→ **TO DO**
Retype every one of the records below word for word, but leave the pictures out.
─── INFORMATION GIVEN ───
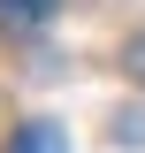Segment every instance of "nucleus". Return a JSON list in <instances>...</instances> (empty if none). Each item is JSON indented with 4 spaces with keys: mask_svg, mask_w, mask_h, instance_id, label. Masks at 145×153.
Wrapping results in <instances>:
<instances>
[{
    "mask_svg": "<svg viewBox=\"0 0 145 153\" xmlns=\"http://www.w3.org/2000/svg\"><path fill=\"white\" fill-rule=\"evenodd\" d=\"M8 153H69V130H54V123H23V130L8 138Z\"/></svg>",
    "mask_w": 145,
    "mask_h": 153,
    "instance_id": "nucleus-1",
    "label": "nucleus"
},
{
    "mask_svg": "<svg viewBox=\"0 0 145 153\" xmlns=\"http://www.w3.org/2000/svg\"><path fill=\"white\" fill-rule=\"evenodd\" d=\"M115 130H122L130 146H145V107H138V115H122V123H115Z\"/></svg>",
    "mask_w": 145,
    "mask_h": 153,
    "instance_id": "nucleus-3",
    "label": "nucleus"
},
{
    "mask_svg": "<svg viewBox=\"0 0 145 153\" xmlns=\"http://www.w3.org/2000/svg\"><path fill=\"white\" fill-rule=\"evenodd\" d=\"M54 8H61V0H0V16H8V23H23V31H38Z\"/></svg>",
    "mask_w": 145,
    "mask_h": 153,
    "instance_id": "nucleus-2",
    "label": "nucleus"
},
{
    "mask_svg": "<svg viewBox=\"0 0 145 153\" xmlns=\"http://www.w3.org/2000/svg\"><path fill=\"white\" fill-rule=\"evenodd\" d=\"M130 76H138V84H145V31L130 38Z\"/></svg>",
    "mask_w": 145,
    "mask_h": 153,
    "instance_id": "nucleus-4",
    "label": "nucleus"
}]
</instances>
───
→ **RESPONSE BELOW**
Segment every instance of "nucleus". Return a JSON list in <instances>...</instances> (empty if none). Each item is JSON indented with 4 spaces with keys: mask_svg, mask_w, mask_h, instance_id, label. Masks at 145×153.
Wrapping results in <instances>:
<instances>
[{
    "mask_svg": "<svg viewBox=\"0 0 145 153\" xmlns=\"http://www.w3.org/2000/svg\"><path fill=\"white\" fill-rule=\"evenodd\" d=\"M8 153H69V130H54V123H23V130L8 138Z\"/></svg>",
    "mask_w": 145,
    "mask_h": 153,
    "instance_id": "nucleus-1",
    "label": "nucleus"
},
{
    "mask_svg": "<svg viewBox=\"0 0 145 153\" xmlns=\"http://www.w3.org/2000/svg\"><path fill=\"white\" fill-rule=\"evenodd\" d=\"M115 130H122L130 146H145V107H138V115H122V123H115Z\"/></svg>",
    "mask_w": 145,
    "mask_h": 153,
    "instance_id": "nucleus-3",
    "label": "nucleus"
},
{
    "mask_svg": "<svg viewBox=\"0 0 145 153\" xmlns=\"http://www.w3.org/2000/svg\"><path fill=\"white\" fill-rule=\"evenodd\" d=\"M54 8H61V0H0V16H8V23H23V31H38Z\"/></svg>",
    "mask_w": 145,
    "mask_h": 153,
    "instance_id": "nucleus-2",
    "label": "nucleus"
},
{
    "mask_svg": "<svg viewBox=\"0 0 145 153\" xmlns=\"http://www.w3.org/2000/svg\"><path fill=\"white\" fill-rule=\"evenodd\" d=\"M130 76H138V84H145V31L130 38Z\"/></svg>",
    "mask_w": 145,
    "mask_h": 153,
    "instance_id": "nucleus-4",
    "label": "nucleus"
}]
</instances>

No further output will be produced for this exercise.